Martha Beatriz Roque. (14ymedio)
Martha Beatriz Roque. (14ymedio)

14ymedio, Lilianne Ruiz, Havana, 28 April 2016 —  Martha Beatriz Roque has returned from Miami after receiving a permit from the Cuban government in late February, which authorized her to leave the country one time. The activist was one of the seven former prisoners of the Black Spring of 2003 who benefited from this permit. She returns with a certain pessimism and a critical impression of the state of the Cuban opposition.

Lilianne Ruiz. You returned from abroad after permission from the Cuban government, which allowed you to make only one trip. What impressions did you bring back from your stay outside the country?
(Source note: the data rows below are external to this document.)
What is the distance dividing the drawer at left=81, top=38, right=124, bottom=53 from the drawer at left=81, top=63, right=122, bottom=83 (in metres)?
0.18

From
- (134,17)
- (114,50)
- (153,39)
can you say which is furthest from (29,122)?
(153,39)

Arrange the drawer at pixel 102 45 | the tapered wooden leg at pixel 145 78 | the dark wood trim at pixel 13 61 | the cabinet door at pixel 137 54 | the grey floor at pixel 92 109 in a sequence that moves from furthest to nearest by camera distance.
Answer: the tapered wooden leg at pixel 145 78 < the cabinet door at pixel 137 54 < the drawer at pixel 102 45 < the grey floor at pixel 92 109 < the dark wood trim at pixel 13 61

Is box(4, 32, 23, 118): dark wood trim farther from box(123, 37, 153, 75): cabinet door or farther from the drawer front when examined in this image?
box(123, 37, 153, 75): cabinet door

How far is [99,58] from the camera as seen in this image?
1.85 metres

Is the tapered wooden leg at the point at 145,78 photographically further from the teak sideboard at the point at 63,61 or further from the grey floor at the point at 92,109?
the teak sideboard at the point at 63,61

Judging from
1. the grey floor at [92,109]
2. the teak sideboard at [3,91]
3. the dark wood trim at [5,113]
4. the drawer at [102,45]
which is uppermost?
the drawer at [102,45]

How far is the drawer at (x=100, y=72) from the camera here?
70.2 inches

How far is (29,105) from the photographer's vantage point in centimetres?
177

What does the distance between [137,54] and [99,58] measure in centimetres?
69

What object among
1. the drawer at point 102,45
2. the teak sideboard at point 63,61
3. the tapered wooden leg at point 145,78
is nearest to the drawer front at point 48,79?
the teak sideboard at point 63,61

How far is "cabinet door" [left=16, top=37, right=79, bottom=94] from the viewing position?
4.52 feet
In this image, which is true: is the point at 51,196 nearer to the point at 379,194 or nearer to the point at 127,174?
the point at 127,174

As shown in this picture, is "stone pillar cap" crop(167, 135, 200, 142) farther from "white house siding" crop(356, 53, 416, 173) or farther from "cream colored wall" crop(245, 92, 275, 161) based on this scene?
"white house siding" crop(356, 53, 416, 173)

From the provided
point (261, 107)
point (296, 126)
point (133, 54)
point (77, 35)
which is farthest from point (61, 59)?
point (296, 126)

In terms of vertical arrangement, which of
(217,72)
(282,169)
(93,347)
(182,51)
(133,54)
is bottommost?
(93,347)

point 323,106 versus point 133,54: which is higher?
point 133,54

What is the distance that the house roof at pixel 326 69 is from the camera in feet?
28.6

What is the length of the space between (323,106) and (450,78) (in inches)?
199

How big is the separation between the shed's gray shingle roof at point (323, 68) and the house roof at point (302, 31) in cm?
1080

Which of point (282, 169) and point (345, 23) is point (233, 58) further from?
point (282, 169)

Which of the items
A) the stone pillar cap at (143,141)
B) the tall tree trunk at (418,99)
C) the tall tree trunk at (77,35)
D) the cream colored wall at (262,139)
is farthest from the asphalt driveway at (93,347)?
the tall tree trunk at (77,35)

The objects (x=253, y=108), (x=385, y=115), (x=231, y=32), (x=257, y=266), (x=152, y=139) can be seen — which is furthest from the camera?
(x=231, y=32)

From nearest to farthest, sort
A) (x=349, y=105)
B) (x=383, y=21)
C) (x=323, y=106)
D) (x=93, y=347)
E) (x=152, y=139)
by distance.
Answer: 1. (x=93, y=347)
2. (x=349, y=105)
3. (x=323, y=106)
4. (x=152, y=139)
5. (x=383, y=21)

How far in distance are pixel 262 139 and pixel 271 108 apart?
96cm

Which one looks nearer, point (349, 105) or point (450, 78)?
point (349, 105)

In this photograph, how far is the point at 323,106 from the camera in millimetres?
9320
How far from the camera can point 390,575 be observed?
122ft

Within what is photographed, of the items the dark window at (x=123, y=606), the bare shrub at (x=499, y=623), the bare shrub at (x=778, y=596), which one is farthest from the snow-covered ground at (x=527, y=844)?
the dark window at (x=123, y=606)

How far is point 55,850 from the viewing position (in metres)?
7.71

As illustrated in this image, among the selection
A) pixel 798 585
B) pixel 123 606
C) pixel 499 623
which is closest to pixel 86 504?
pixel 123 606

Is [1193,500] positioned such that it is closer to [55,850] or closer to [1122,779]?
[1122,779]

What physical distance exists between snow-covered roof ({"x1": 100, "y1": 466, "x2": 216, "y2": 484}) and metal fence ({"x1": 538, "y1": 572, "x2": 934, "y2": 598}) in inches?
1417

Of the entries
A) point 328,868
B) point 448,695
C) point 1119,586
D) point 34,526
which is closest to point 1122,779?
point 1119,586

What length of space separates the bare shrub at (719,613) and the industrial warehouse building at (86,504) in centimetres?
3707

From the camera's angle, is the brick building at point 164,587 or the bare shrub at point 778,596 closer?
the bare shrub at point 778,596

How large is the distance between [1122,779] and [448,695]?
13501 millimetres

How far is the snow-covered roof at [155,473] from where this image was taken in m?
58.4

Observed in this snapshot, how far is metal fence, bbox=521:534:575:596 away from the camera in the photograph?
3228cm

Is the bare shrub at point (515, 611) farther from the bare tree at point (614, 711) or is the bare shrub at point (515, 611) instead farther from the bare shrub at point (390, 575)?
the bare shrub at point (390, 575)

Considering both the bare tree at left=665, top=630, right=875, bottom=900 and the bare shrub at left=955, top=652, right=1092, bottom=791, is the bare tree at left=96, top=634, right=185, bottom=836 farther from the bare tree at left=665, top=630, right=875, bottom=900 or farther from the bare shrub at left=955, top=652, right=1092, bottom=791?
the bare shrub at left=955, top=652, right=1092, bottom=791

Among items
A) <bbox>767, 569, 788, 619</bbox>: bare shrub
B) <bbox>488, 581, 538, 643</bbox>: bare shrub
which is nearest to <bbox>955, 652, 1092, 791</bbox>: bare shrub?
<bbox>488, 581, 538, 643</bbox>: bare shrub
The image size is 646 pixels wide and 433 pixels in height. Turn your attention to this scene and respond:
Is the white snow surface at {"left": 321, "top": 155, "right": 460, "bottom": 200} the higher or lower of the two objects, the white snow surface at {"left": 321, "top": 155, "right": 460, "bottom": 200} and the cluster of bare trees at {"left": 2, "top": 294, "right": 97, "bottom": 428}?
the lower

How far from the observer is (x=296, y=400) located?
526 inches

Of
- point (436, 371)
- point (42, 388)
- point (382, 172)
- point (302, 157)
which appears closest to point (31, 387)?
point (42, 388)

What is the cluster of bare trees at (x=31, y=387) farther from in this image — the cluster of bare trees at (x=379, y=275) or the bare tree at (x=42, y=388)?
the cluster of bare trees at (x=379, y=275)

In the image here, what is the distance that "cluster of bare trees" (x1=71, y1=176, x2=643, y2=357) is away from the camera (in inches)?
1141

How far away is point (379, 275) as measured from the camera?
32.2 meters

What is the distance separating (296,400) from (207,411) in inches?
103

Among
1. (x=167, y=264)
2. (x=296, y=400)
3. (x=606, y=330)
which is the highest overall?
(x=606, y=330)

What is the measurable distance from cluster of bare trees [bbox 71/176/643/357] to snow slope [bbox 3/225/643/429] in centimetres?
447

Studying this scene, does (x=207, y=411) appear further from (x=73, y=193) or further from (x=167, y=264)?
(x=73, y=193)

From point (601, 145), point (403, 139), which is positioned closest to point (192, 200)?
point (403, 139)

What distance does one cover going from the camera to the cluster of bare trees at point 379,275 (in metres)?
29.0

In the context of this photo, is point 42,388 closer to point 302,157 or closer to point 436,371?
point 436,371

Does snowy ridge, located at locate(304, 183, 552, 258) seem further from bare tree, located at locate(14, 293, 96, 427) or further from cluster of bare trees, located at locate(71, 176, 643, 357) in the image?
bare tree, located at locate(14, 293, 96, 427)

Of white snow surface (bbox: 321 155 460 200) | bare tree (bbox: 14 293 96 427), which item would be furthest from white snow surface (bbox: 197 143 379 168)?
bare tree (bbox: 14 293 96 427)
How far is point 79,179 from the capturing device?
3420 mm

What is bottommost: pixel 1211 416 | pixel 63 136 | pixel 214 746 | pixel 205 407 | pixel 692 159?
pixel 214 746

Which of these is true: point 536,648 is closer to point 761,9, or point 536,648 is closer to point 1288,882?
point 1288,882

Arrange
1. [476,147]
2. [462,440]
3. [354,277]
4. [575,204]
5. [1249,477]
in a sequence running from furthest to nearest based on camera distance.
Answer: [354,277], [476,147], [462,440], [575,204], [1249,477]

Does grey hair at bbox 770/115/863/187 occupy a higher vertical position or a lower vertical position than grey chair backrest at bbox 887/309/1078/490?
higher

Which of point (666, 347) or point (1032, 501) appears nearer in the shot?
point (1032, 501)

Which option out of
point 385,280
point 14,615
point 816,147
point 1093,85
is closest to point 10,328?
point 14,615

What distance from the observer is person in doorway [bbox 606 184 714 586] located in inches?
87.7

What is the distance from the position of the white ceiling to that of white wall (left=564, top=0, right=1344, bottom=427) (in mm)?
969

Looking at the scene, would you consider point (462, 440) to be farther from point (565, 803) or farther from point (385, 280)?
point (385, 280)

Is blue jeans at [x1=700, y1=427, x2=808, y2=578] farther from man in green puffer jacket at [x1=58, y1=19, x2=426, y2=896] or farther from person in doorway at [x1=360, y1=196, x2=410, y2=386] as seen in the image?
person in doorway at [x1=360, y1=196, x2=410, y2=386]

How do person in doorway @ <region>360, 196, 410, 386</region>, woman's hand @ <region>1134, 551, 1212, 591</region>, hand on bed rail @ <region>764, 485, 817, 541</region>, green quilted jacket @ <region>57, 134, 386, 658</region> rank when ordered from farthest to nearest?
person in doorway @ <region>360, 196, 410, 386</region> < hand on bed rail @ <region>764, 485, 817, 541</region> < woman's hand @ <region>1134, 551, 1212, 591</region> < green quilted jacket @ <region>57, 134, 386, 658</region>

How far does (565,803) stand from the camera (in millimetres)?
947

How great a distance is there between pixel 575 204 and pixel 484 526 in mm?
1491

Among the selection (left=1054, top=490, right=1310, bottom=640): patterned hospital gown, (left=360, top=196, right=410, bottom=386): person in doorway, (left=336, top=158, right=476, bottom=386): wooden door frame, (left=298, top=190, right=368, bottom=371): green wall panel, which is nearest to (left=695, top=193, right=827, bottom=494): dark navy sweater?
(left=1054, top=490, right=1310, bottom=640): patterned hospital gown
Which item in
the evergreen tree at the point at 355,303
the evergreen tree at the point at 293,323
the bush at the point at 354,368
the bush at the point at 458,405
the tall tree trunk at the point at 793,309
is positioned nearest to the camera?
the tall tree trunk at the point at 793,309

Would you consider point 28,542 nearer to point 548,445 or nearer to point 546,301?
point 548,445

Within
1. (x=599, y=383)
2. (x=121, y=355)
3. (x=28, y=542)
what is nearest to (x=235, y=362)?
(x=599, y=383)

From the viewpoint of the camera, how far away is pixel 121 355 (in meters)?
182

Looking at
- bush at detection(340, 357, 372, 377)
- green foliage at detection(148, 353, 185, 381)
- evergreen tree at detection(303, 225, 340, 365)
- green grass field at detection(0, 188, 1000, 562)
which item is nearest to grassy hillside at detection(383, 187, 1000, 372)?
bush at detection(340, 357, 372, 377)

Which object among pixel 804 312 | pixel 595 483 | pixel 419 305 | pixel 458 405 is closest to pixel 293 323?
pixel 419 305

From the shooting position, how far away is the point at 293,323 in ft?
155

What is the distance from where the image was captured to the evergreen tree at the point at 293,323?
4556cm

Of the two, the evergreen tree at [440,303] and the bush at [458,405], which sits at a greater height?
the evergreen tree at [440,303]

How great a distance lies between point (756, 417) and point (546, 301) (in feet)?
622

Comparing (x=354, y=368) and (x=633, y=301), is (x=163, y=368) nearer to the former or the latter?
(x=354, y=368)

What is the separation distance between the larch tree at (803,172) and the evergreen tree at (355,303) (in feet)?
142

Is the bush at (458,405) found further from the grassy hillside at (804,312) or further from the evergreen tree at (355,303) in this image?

Martha Beatriz Roque. I come back with a tremendous pain in my heart about what I have seen there. In Miami there is the historic exile, who love their country, their fatherland, who talk about democracy, who think about Cuba constantly and who have a great nostalgia for the island, but this historic exile, unfortunately, is getting old and some of its members have died.

However, many people who are coming to Miami through different countries, including now through Costa Rica, Ecuador and Panama, are turning their backs on Cuba, they even want to forget that they are Cubans. These are people who are a part of a social fabric here that is broken, who have no ethics, no formal education and they are contaminating Miami.

LR. What do you think has been the outcome of Barack Obama’s visit to Cuba?

MBR. Obama has his agenda and within it is defending the interests of American citizens, as is natural, because that is his country. He has made it clear that the problems of Cuba have to be solved by Cubans and that is important. The people had a great lesson with Obama’s visit: for the people it has meant hope, which the Communist Party Congress subsequently tried to annihilate.

LR. And the opposition?

MBR. In Cuba there are opponents, but an opposition, as such, does not exist. An opposition exists in Venezuela, because it has been capable of uniting despite its disagreements. We are not capable of something like that yet. Here the unity lasts seconds.

LR. Did the 7th Congress of the Communist Party frustrate you, or were you were expecting something like what happened?

MBR. The Party Congress was going to be postponed to another date but it was held to try to counter what Obama said to the Cuban people, and because of this they didn’t have any finished [guiding] document. Some said, after the Congress was over, “We were right, Obama has achieved nothing.” Others say that the Congress was a way of demonstrating the failure of what Obama is doing, but I would not say that. Much less do I think it is a failure, because there are things that have been accelerated with Obama’s visit.

LR. Like what?

MBR. In the specific case of the eleven members of us from the [Black Spring] group of 75 who remain in Cuba, we were not allowed to leave the country and, at least in this moment, they allowed us one trip abroad. There have been solutions to some problems that you couldn’t say are changes, without the reestablishment of rights. This has to be seen as something satisfactory, not as something negative. In the not so distant future other solutions will have to come, because the economic, social and political situation of the country is unbearable.

LR. Will it be the self-employed who change Cuba?

MBR. The Cuban regime will not allow any self-employed to export, because that, they will say, is reserved for the businesses of the Ministry of Foreign Trade. The United States government is trying to have direct relationships with the self-employed, but that is not going to be allowed. Right now, when some self-employed turn their faces just slightly to the north, they’re going to cut off those businesses they’re going to stop everything.

LR. Can access to the internet help make the changes occur?

MBR. The regime does not allow it because they know that the internet is a source of knowledge, of the transmission of news and possibilities.

LR. What is the Cuban opposition lacking to be able to call forth the people?

MBR. First of all, it lacks leadership. Unfortunately, here everyone wants to be a leader, no one wants to be in the line, everyone wants to be at the head of it. It also lacks the exile,, which is capable of manufacturing a leader and putting forward a project with resources, but this does not solve anything.

LR. Do you see any chance for the opposition to influence the constitutional referendum announced by the government?

MBR. The opposition has not matured, it is still the same, generating documents, projecting itself abroad, meeting abroad, telling people what they have to do. But if the opposition doesn’t take advantage of this moment to work jointly with the people, it’s simple, nothing is going to happen. If they don’t work with the people, if they don’t raise awareness among the people, what does it matter that they go to meet the Pope in Rome, it’s all the same, it is simply not going to solve anything.